Acute toxicity, local, and systemic biocompatibility assessment of TX140. A) Body weight gain of female and male rats by polar and nonpolar extracts of TX140 during a week for acute toxicity assessment (n = 80, 40 female and 40 male animals). B) Organ weights of female and male rats by polar and nonpolar extracts of TX140 at the termination of the acute toxicity assessment (n = 80, 40 female and 40 male animals). C) inflammatory response (histiocytic and nonhistiocytic responses) to TX140 and normal saline at different time points. D) local angiogenesis at TX140 and normal saline injection site at different time points. E) spleen weight, red blood cell (RBC) and white blood cell (WBC) counts of TX140 and normal saline injected animals at different time points. F) kidney weight and kidney biochemistry markers (urea and creatinine) of TX140 and normal saline injected animals at different time points.

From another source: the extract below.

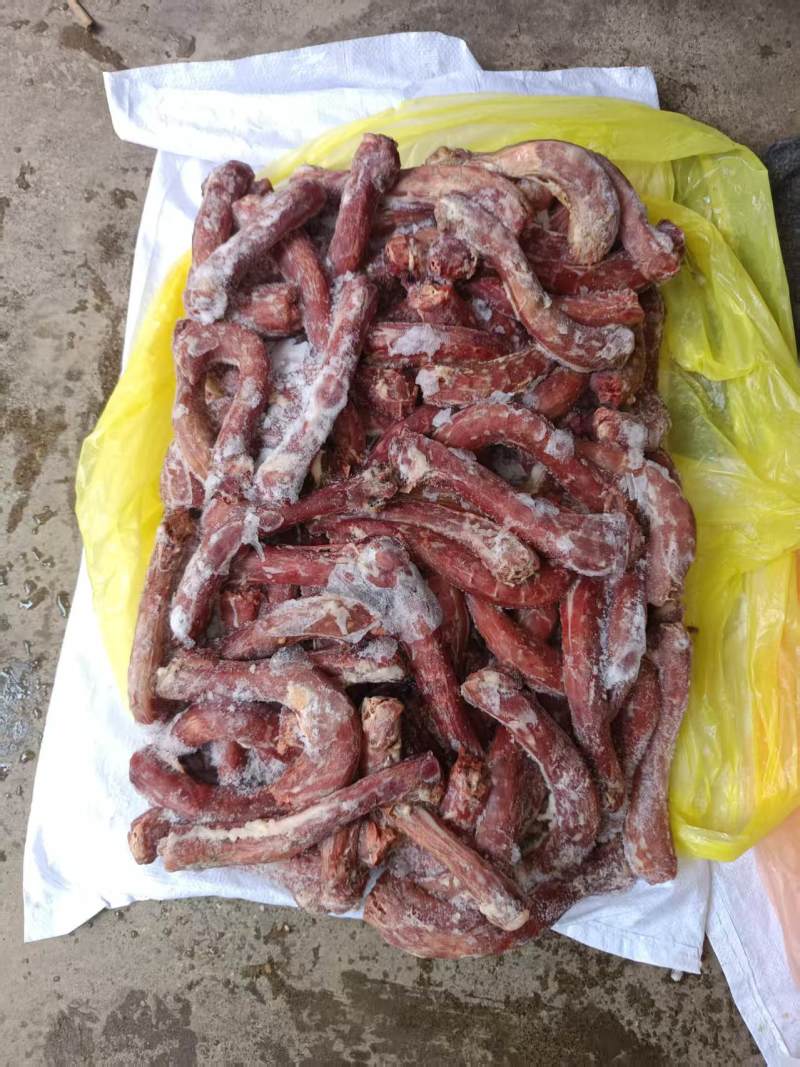库里二级大板鸭脖14吨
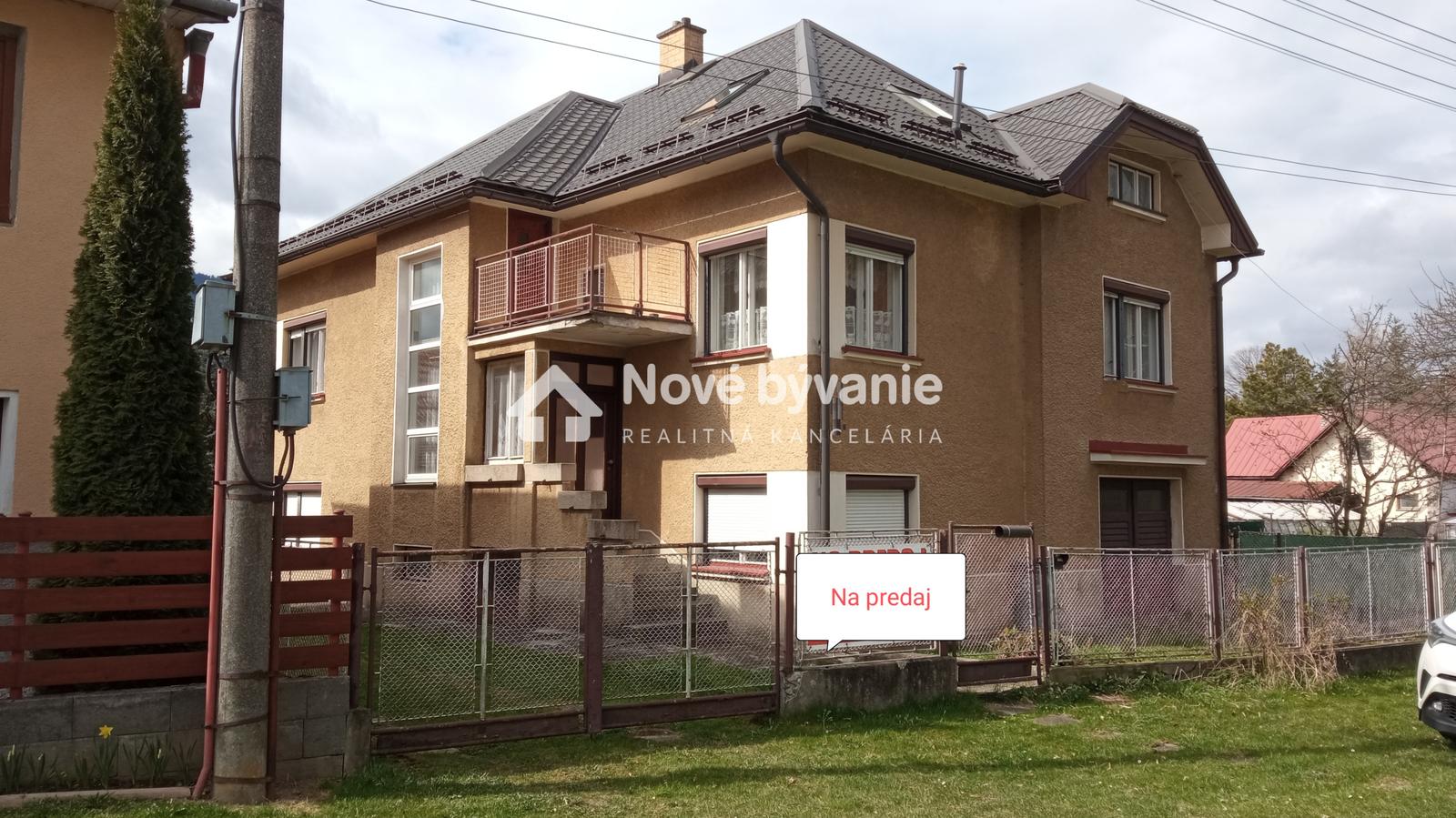 Dom s bazénom a novou vlakovou zastávkou! ID:N001-12-PEDU – fotka 2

G) liver weight and liver biochemistry markers of TX140 and normal saline injected animals at different time points (aspartate aminotransferase (AST) and alkaline phosphatase (ALP)). n = 24 in total, 6 at each time point for measurements reported in (C)–(G).

Figure 3

Soft‐tissue healing and angioconductive properties of TX140. A) Intraoperative wounds after harvesting full‐thickness skin grafts and grafting, treated with TX140 (left) and commercially available collagen scaffold as the gold standard (right) at day 0 and day 7 post skin grafting (n = 27). B) Radiant efficiency of TX140 and collagen scaffold in a murine model after 7, 14, and 28 days (n = 6, statistical significance * for p < 0.05 and ** for p < 0.01)). C) H&E stained cross‐sections of TX140 i) and collagen scaffold ii) after 14 days. D) H&E stained cross‐sections of TX140 i) and the collagen scaffold ii) after 28 days. Cross sections of TX140 iii–v). E) MT stained cross‐sections of Integra and TX140 i) and collagen scaffold ii) biopsies 28 days postskin grafting. GR: TX140 hydrogel residues and IFV: inflammatory fibrosis. DCT: dermal connective tissue. The scale bar in all panel is 100 µm. For (C)–(E) n = 27 in total and 12 at each time point.

Figure 4

Hard‐tissue healing in sheep osteotomy model. A) Bone, cartilage, and fat formation in osteotomy sheep model after 6 weeks. B) Masson's Trichrome (MT)‐stained decalcified sections of lesion explants from i) Empty, ii) TX140, and iii) bone graft groups after 6‐weeks postsurgery. C) Bone, cartilage, and fat formation in an osteotomy sheep model after 12 weeks postsurgery D) MT‐stained decalcified sections of lesion explants from i) Empty, ii) TX140, and iii) bone graft groups after 12‐weeks postsurgery. The scale bar in all panels is 1 mm. Asterisks highlight the new bone formation foci of fibrous connective tissue (n = 6).

Figure 5

Clinical study of TX140 post tooth extraction. A) Extraction site with active bleeding, B) in situ gel formation of TX140 in extraction site, adhesion and mixing with blood at the injection site without the need for primary closure C) soft tissue healing and wound closure at TX140 treated site 7 days post operation (n = 10). D) MT stained TX140 treated site 3 months postoperation, product residues (asterisk), woven bone trabecular (WBT) and fibrovascular tissue (FBV). The scale bar in panel (D) is 200 µm (n = 9).